• _Excerpt provided_:

※ ※ ※

The first-of-its-kind wireless power transfer was developed and perfected by scientists and engineers at Utah State's Energy Dynamics Laboratory, and marketed byWAVE Technologies. The lab stands to profit from the development.

"Batteries are heavy, they're slow to recharge, they're very expensive, they take up a lot of space," said WAVE Inc. CEO Wesley Smith.

The bus needs only relatively minimal batteries because it recharges wirelessly at any bus stop equipped with the power-transferring metal plate.

One electromagnetic plate is installed in the pavement, while another plate receives the energy from the underside of a bus and transmits that energy to the bus' batteries.

Engineers say electricity jumps the 10-inch air gap with little loss in energy.

"The battery that you would need on that bus, if you plugged it in overnight, charged it overnight and then ran it all day, would be so large, that you wouldn't be able to put any passengers on the bus," Smith said.

※ ※ ※

• _Data segment_:

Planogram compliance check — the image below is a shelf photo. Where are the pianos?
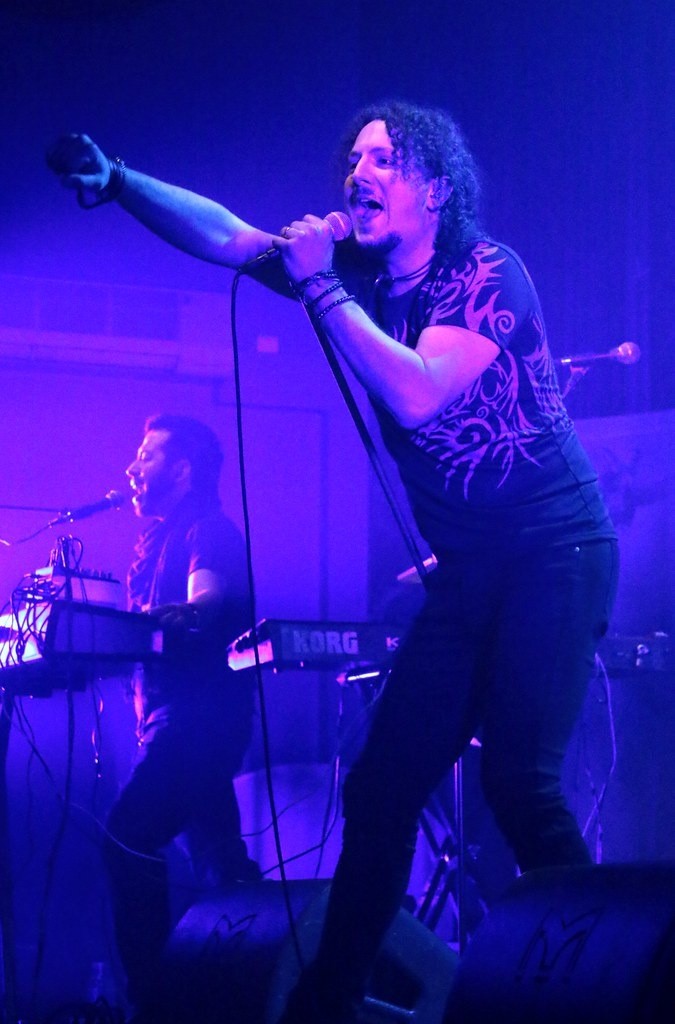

※ ※ ※

• _Your tasks_:
A) Answer these about the excerpt on wireless bus charging:
(i) Which laboratory developed the wireless power transfer?
(ii) How wide is the air gap the electricity jumps?
(iii) Who is the CEO of WAVE Inc.?
B) In the excerpt on wireless bus charging, revise the passage from "The bus needs" to "loss in energy." so that "plate" becomes "pad" throughout.
C) Carry on the news excerpt about the wirelessly charged bus from where it stops.

• _Results_:
A)
(i) Utah State's Energy Dynamics Laboratory
(ii) 10 inches
(iii) Wesley Smith

B)
The bus needs only relatively minimal batteries because it recharges wirelessly at any bus stop equipped with the power-transferring metal pad.

One electromagnetic pad is installed in the pavement, while another pad receives the energy from the underside of a bus and transmits that energy to the bus' batteries.

Engineers say electricity jumps the 10-inch air gap with little loss in energy.

C)
Wireless power transfer has been used for years in some consumer devices and in factory power strips. Now it's ready for vehicles.

Next summer on a different campus, the University of Utah will start running Aggie Bus technology. Every time the bus picks up passengers at the TRAX station, it will drive over a pad and recharge.

The Utah State bus gets a wireless boost from charging pads embedded in concrete.

"It's elegant, it's efficient and it's the only one of its kind," said USU's Commercialization Vice President Robert Behunin.